» **Reading text**
=== Begin Enclosure ===
Chacarita is Buenos Aires' largest cemetery and Recoleta's working-class counterpart — a massive necropolis that houses the remains of Carlos Gardel (the greatest tango singer in history), Juan Domingo Perón (the populist president who shaped modern Argentina), and the everyday porteños whose tombs tell the story of the city's immigrant communities in a way that Recoleta's elite vaults cannot.
Gardel's tomb is the most visited — a bronze statue of the singer in his trademark fedora, with a permanent cigarette placed between his fingers by fans and a collection of flowers, notes, and tango memorabilia that is refreshed constantly. Gardel died in a plane crash in Medellín in 1935, and his funeral in Buenos Aires drew hundreds of thousands of mourners in one of the largest public displays of grief in Argentine history. The tomb has become a secular shrine, and the tradition of placing a lit cigarette in the statue's hand continues despite cemetery regulations.
=== End Enclosure ===
» **Job item**
According to the Chacarita cemetery text, where and how did Carlos Gardel die? The listing that comes next has no connection to the Chacarita cemetery text.

» **Information supplied**
=== Begin Enclosure ===
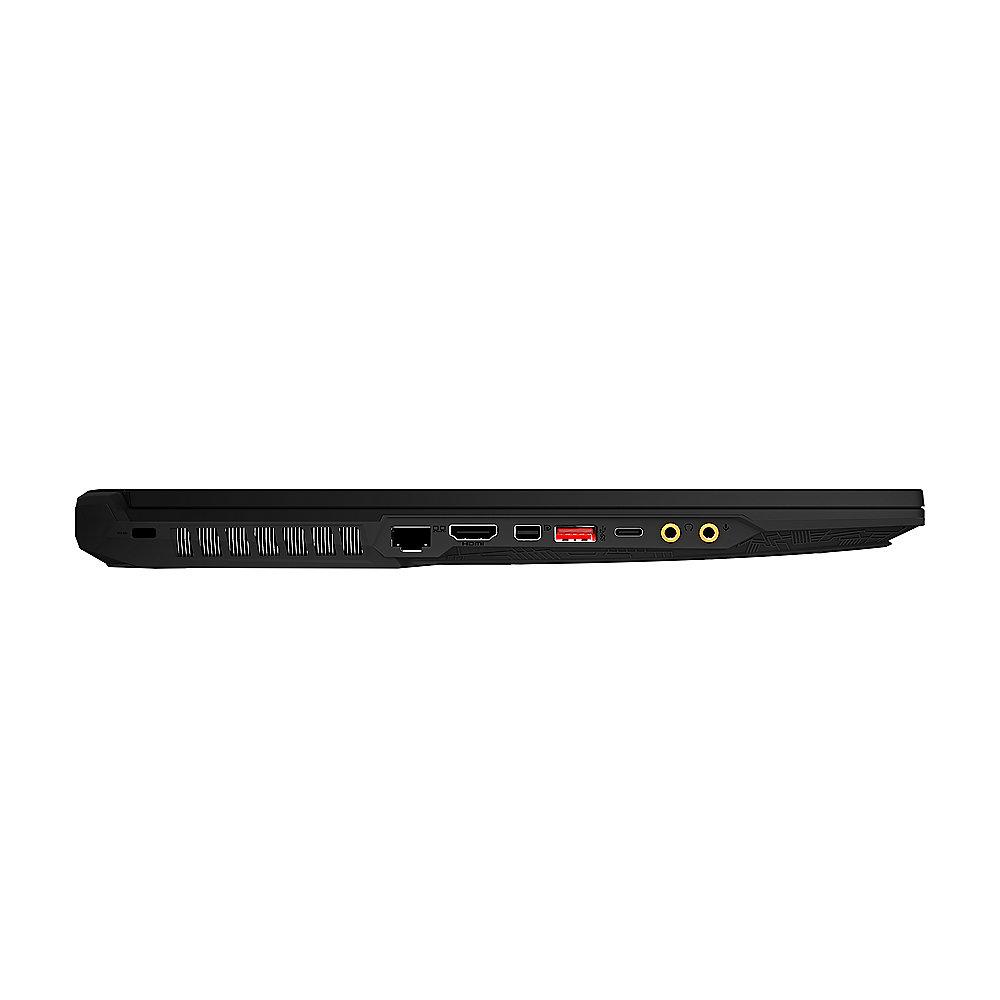 MSI GE75 8SG-047 Raider 17,3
=== End Enclosure ===
» **Finished exercise**
He died in a plane crash in Medellín in 1935.